Ótimo agosto para todos – até pra você, Binotto!

 

Lucas Giavoni

Lucas Giavoni
Lucas Giavoni
Mestre em Comunicação e Cultura, é jornalista e pesquisador acadêmico do esporte a motor. É entusiasta da Era Turbo da F1, da Indy 500 e de Le Mans.

4 Comments

  1. MarcioD disse:

    Só uma catástrofe faz Max perder o titulo desse ano. Está pilotando muito bem, rápido, com a cabeça no lugar e está numa equipe que é fera nas estratégias e em tempos de parada.

    E ainda conta com as trapalhadas da Ferrari e erros de Leclerc.

    No passado meio que na intuição falava-se que carro + equipe representavam 80% e o piloto 20%. Há alguns anos um estudo matemático-estatístico de uma universidade inglesa que analisou todas as temporadas de F1 até então chegou ao número médio de 85% para carro + equipe e 15% para o piloto, sendo que os números para o piloto eram menores ainda nas temporadas mais recentes. Nada mais certo.

    “Nada se cria tudo se copia, fala o dito popular”. Nesse caso já que a Ferrari não sabe trabalhar, o melhor que ela faz é copiar a maior parte das estratégias da Red Bull para tentar minimizar os seus erros.

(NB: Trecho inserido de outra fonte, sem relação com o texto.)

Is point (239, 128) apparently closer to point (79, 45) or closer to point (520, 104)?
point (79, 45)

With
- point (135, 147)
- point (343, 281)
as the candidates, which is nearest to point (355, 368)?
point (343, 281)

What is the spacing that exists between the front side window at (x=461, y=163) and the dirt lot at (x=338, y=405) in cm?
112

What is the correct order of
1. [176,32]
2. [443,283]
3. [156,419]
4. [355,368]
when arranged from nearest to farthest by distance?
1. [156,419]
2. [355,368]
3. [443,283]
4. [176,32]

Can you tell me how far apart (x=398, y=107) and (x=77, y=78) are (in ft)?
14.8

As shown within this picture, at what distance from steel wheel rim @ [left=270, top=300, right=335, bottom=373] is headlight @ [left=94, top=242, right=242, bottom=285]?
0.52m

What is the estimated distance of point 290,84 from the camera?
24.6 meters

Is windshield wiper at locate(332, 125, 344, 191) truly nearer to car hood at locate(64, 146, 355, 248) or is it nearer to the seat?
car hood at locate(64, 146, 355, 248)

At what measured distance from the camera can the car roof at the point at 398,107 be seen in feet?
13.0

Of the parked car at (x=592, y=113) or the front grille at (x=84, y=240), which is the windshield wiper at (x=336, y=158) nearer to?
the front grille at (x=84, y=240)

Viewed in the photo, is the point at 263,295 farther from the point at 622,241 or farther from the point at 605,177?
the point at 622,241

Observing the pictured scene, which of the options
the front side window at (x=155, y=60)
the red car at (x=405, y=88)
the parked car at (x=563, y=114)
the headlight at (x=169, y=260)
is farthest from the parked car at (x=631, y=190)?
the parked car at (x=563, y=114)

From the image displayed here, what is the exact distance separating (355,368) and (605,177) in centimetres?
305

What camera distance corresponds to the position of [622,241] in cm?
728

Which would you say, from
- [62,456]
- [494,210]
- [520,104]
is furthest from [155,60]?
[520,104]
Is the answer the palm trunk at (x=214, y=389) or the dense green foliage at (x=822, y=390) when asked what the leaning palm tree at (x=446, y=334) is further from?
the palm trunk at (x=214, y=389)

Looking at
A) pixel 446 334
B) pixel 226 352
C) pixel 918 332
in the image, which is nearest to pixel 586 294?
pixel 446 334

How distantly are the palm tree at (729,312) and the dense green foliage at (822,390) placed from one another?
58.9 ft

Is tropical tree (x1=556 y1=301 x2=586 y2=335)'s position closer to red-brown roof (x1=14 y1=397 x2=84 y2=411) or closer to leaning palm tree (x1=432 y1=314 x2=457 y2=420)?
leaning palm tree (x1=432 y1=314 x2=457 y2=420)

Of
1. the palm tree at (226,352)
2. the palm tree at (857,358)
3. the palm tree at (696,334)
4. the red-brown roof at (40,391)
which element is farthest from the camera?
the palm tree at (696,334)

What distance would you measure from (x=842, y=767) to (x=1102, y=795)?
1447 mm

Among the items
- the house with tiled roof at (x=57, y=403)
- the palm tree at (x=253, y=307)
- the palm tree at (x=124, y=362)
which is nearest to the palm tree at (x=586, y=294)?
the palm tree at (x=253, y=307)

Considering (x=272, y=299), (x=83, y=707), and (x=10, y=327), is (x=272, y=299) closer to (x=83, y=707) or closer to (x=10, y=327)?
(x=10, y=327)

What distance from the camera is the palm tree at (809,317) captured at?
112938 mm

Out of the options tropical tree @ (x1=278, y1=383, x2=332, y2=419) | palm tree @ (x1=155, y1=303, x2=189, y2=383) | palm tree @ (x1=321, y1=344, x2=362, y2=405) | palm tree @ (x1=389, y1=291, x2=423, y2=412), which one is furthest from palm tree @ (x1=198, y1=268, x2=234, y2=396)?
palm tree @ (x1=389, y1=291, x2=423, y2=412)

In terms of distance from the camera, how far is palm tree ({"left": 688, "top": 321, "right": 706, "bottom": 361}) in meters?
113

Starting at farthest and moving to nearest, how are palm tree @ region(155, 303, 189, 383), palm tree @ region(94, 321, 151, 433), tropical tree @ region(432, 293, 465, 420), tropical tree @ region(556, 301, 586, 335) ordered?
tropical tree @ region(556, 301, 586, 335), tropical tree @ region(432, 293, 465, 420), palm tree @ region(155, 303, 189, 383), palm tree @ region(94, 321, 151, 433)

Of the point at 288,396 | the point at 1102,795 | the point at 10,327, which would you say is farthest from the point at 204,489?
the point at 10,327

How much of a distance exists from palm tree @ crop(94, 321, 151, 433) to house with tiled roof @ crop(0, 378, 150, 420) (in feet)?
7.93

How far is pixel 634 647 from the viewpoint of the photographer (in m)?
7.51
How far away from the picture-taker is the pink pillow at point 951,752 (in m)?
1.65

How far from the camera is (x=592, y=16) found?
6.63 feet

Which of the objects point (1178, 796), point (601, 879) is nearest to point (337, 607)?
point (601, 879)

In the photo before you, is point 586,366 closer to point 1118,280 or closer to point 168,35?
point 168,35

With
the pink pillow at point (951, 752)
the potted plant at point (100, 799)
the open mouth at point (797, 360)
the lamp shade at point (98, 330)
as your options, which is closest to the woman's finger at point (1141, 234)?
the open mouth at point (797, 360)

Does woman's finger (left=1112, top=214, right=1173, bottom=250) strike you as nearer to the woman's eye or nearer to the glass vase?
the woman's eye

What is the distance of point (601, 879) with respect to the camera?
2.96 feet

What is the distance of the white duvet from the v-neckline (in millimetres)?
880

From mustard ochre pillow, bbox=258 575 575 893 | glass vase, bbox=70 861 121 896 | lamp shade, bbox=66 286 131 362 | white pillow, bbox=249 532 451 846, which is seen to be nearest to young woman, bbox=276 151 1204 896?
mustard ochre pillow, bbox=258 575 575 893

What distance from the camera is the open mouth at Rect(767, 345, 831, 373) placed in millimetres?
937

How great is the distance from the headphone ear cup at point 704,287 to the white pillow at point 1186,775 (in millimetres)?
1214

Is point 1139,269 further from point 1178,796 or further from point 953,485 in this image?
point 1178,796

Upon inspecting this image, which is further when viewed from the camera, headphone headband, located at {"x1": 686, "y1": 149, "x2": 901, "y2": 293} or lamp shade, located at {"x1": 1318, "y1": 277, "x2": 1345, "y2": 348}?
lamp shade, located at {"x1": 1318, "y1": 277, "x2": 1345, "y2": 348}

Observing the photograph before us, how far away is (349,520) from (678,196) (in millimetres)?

    E a diminuição dos erros do Leclerc só virá com o amadurecimento

    Se a Mercedes continuar evoluindo dessa forma quem sabe ainda pode pintar uma vitória dela esse ano?

  2. Fernando marques disse:

    Lucas,

    Realmente o GP da Hungria foi show. Ainda mais depois daquels corrida na França.
    A vitória do Verstappen devesse mais a leitura da corrida pelos estrategistas da RBR que foram sensacionais. Sem tirar o mérito wudo holandês que guiou o fino.
    A Ferrari e o soberbo do Leclerck estão jogando no lixo uma temporada da qual poderiam fazer o maior sucesso. Os dois erram demais. No início do campeonato cheguei a dizer aqui que Leclerck estava pronto pra ser campeão. Retiro o que eu disse. E nem a Ferrari também está.
    Gostei das Mercedes. Com certeza vamos ver o Hamilton octa campeão. Ano que vem o bicho vai pegar e quero ver o Verstappen estar tão mansinho como está esse ano.

    Fernando Marques
    Niterói RJ

  3. Mauro Santana disse:

    Belíssimo texto, Giavoni!!

    Lembro também do spin quase win no Leão no GP da Hungria de 88, aquela foi clássica também.

    Abração!!

    Mauro Santana
    Curitiba-PR

  4. Rubergil Jr disse:

    Boa coluna Lucas, só deixe-me dar mais 3 pitacos:

    – A corrida foi muito boa, a segunda melhor do ano (depois de Silverstone). E um dos fatores pra isso é o que você defende há tanto tempo: diferença de ordem de forças entre o sábado e o domingo.

    – Lembro-me também da corrida de Alain Prost em 1988, largando do meio do pelotão e brigando pela vitória com Senna. Mas… O francês tinha uma MP4/4 né? Em ritmo de corrida aquele carro não tinha adversários.

    – Lembro também do spin and win do mesmo Max na antológica corrida da Alemanha 2019.